In four of the committee's last 12 meetings, the Bicycle Committee could not assemble a quorum, Mr. Fenzi said.
Adding to the problem is a council habit of not responding to Bicycle Committee reports and proposals, he said.
His list of more-or-less unanswered proposals included safe bike routes to school and Barkley Fields, a map of potholes and other areas dangerous to cyclists, and a courtesy initiative that would encourage drivers, residents and cyclists to consider points of view other than their own.
Anne Kasten, of the Architectural and Site Review Board, urged the council to leave the membership requirement alone and raise community awareness instead. "I think there are people out there who would care," she said.
The council voted 5-0 in favor of the reduction, with Mayor Ron Romines and Councilman Dave Burow absent.
Committee recruitment is being done in an atmosphere of hostility toward cyclists, Mr. Fenzi said, noting that at dinner parties, people step back from him when he mentions his involvement.

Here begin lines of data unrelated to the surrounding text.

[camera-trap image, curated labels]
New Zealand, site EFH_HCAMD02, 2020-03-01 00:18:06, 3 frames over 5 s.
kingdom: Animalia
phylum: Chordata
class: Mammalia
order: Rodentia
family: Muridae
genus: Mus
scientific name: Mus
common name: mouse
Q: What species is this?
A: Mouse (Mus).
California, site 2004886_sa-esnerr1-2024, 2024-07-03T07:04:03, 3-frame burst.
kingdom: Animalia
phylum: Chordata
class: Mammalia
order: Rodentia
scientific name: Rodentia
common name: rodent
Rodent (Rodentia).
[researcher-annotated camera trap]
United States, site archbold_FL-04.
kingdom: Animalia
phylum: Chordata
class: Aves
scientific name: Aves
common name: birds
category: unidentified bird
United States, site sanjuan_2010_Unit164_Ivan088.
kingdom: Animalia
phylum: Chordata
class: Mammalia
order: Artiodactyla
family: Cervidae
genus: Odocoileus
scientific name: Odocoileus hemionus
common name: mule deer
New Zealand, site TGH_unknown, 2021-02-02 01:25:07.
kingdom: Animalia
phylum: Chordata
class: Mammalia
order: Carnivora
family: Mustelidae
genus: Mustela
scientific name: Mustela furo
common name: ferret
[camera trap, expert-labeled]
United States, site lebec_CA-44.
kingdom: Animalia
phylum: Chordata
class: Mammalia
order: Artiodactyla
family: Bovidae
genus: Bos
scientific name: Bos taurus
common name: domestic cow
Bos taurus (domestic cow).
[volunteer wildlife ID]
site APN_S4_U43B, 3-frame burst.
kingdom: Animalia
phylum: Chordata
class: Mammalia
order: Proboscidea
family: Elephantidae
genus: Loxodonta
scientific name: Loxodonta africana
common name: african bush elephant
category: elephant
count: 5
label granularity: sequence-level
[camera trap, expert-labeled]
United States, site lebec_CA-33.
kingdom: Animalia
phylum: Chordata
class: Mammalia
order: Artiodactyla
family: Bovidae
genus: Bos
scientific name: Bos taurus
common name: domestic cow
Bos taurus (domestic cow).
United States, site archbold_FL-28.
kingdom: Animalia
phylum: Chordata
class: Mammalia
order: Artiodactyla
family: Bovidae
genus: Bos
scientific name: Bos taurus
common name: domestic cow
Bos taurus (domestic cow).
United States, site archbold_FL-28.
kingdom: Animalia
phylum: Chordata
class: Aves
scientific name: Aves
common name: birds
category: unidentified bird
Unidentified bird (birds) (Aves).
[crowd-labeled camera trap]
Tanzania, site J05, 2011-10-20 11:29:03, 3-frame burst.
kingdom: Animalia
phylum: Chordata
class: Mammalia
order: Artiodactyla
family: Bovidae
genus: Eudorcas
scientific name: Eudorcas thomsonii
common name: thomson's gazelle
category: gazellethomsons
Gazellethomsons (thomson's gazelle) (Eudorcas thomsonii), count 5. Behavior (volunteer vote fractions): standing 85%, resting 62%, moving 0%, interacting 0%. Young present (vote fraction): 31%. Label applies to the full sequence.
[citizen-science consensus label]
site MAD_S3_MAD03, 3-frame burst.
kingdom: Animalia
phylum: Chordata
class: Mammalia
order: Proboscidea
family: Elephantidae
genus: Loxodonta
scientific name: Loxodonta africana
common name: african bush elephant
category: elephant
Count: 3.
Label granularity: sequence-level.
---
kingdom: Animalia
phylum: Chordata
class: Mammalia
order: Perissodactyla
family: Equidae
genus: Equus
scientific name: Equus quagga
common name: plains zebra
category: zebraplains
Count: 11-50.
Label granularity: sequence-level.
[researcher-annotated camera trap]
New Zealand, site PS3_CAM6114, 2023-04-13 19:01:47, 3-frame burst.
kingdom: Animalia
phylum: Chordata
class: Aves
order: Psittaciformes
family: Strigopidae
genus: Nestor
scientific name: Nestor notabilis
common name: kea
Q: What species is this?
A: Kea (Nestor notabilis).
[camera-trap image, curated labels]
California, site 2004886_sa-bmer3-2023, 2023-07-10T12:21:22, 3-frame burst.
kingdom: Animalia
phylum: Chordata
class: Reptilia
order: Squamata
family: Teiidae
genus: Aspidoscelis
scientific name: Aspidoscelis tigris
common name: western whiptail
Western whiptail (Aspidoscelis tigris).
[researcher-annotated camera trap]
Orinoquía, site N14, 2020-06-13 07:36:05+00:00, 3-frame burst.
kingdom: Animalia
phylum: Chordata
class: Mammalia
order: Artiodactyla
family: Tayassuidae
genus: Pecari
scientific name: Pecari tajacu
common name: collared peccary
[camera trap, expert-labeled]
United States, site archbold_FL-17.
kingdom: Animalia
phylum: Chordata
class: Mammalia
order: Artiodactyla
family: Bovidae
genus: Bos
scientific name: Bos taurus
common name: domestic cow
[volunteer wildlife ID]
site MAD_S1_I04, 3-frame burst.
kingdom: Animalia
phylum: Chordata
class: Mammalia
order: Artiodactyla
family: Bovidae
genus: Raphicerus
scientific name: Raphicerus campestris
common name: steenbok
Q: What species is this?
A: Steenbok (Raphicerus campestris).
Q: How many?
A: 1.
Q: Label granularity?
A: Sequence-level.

"I feel that vilification, (too)," said Councilwoman Deborah Gordon, the council's liaison to the Bicycle Committee for the past several years. She concurred with Mr. Fenzi's dinner-party recollections. "It is like you have some very catchy disease," she said.
One thorny issue is the "peloton" — the platoon of cyclists who tend to take over roadways in Woodside and Portola Valley on weekdays for the "noon ride."
If 50 cyclists violate a stop sign and a deputy wants to issue citations all around, it can't be done without the assistance of all the Sheriff's Office deputies and a truck to transport the impounded bikes, Mr. Fenzi said. "It's logistically impossible."
The best approach, he said, is getting to know the peloton's leaders and sometimes riding along.
With a smaller committee, the members could begin moving toward "a broader, more attractive charter," perhaps one that could also address pedestrian concerns, Mr. Fenzi said.
A new charter and more council attention could attract interest, he said, adding: "It's not a fun committee to be on. Things don't happen."
"Let's figure out a way to solve this problem," Councilman Peter Mason said before the vote. "I go to parties and that's all I hear about, is bikes."